## [PROVIDED RECORDS]
:::

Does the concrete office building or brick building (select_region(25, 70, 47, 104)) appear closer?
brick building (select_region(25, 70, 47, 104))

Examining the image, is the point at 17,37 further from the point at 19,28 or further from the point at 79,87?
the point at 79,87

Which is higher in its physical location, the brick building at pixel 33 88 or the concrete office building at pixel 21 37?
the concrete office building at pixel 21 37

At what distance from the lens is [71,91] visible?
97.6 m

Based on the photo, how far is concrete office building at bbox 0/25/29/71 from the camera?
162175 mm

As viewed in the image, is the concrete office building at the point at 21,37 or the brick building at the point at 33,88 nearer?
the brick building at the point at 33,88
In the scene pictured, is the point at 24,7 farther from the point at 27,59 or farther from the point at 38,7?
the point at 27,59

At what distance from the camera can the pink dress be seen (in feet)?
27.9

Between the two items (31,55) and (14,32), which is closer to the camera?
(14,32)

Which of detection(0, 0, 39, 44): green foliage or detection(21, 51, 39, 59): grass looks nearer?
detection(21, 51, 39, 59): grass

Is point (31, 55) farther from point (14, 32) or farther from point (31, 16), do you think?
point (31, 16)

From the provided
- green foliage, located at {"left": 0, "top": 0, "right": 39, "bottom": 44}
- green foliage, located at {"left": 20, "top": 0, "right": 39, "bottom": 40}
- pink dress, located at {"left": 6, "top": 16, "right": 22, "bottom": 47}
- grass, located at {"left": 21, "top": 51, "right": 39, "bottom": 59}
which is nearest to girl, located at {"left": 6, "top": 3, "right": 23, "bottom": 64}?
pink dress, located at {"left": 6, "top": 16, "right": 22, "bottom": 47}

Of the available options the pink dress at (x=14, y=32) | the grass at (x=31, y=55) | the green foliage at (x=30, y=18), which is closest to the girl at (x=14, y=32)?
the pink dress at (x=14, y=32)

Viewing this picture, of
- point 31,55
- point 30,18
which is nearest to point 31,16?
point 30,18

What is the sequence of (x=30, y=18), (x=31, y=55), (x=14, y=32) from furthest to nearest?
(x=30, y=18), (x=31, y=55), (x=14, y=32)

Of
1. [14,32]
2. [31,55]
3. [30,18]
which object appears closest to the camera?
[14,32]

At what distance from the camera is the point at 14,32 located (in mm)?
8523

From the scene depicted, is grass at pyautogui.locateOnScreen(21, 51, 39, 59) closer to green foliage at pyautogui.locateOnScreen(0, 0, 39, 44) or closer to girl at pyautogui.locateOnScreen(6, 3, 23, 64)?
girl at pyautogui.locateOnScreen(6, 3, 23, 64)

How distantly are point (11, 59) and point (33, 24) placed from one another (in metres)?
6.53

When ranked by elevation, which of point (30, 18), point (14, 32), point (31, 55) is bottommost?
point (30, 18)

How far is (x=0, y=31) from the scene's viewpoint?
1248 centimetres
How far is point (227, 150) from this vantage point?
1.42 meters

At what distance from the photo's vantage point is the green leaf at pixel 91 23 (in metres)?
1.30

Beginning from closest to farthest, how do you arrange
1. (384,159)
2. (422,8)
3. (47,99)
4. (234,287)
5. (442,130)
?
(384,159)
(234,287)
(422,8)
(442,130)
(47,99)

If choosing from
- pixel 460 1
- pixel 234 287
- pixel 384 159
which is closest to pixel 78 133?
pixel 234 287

:::

Give the lines of the records as a Markdown table with the columns Row and Line, skipping blank lines. Begin at the line that contains "How far is (x=0, y=31)" and stop after the last line of the records, with both of those lines included.

| Row | Line |
|---|---|
| 1 | How far is (x=0, y=31) from the scene's viewpoint? |
| 2 | 1248 centimetres |
| 3 | How far is point (227, 150) from this vantage point? |
| 4 | 1.42 meters |
| 5 | At what distance from the photo's vantage point is the green leaf at pixel 91 23 (in metres)? |
| 6 | 1.30 |
| 7 | Beginning from closest to farthest, how do you arrange |
| 8 | 1. (384,159) |
| 9 | 2. (422,8) |
| 10 | 3. (47,99) |
| 11 | 4. (234,287) |
| 12 | 5. (442,130) |
| 13 | ? |
| 14 | (384,159) |
| 15 | (234,287) |
| 16 | (422,8) |
| 17 | (442,130) |
| 18 | (47,99) |
| 19 | If choosing from |
| 20 | - pixel 460 1 |
| 21 | - pixel 234 287 |
| 22 | - pixel 384 159 |
| 23 | which is closest to pixel 78 133? |
| 24 | pixel 234 287 |